### Given instruction
Turn everything from the line containing "Is point (828, 1)" down to the end of the rows into a Markdown table with the columns No and Text, giving each line its number and its wording, skipping blank lines. Leave the pictures out.

:::

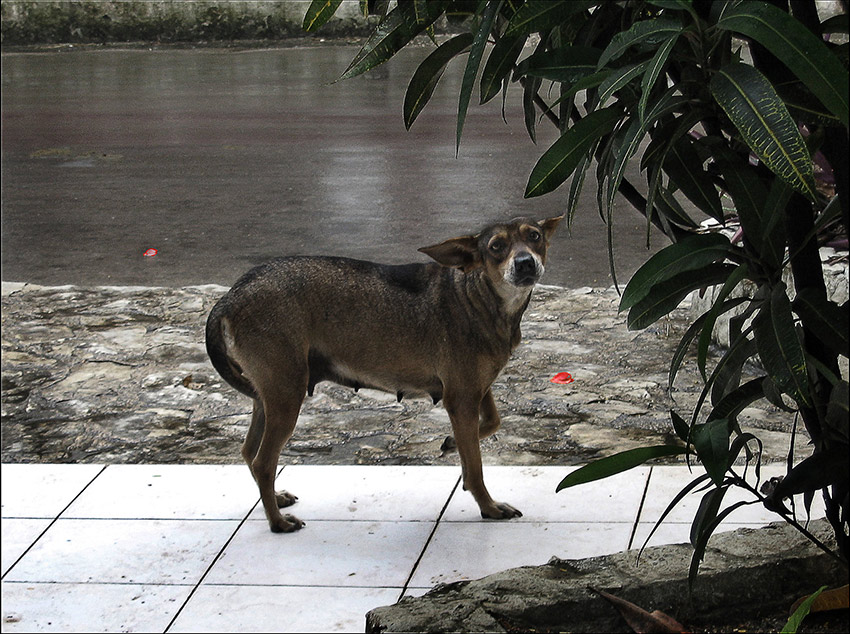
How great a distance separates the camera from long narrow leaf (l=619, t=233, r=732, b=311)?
6.16 ft

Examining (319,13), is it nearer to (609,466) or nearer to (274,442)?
(609,466)

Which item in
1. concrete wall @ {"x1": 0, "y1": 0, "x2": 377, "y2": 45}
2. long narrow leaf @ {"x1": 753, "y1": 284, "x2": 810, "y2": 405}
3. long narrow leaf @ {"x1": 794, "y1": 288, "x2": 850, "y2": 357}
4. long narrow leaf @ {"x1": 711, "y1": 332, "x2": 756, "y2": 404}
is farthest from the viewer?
concrete wall @ {"x1": 0, "y1": 0, "x2": 377, "y2": 45}

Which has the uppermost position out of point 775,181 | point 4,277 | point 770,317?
point 775,181

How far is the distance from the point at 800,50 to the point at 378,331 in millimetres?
2964

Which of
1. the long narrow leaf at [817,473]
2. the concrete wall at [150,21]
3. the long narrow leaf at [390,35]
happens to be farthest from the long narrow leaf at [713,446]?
the concrete wall at [150,21]

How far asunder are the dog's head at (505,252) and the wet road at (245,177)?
3692mm

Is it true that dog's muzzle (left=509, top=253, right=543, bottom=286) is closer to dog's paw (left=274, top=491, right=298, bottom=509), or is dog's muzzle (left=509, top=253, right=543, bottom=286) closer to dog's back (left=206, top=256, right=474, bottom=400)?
dog's back (left=206, top=256, right=474, bottom=400)

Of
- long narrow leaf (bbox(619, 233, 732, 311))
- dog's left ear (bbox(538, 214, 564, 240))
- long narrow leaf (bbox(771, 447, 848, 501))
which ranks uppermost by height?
long narrow leaf (bbox(619, 233, 732, 311))

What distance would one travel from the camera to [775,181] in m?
1.84

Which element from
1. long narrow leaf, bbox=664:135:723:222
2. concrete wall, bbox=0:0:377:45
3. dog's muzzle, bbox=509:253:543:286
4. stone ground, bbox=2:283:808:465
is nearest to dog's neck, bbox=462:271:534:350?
dog's muzzle, bbox=509:253:543:286

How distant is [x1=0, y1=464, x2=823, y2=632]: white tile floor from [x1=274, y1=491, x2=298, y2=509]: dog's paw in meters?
0.03

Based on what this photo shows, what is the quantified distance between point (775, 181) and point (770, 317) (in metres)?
0.22

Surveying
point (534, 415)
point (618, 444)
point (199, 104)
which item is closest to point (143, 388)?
point (534, 415)

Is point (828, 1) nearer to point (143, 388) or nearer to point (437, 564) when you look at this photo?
point (143, 388)
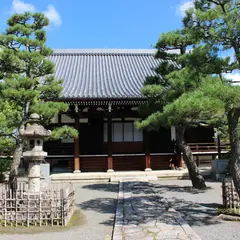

:::

### Exercise output
| No | Text |
|---|---|
| 1 | Is point (828, 1) nearer to point (143, 388) or nearer to point (437, 564) when you look at this photo? |
| 2 | point (143, 388) |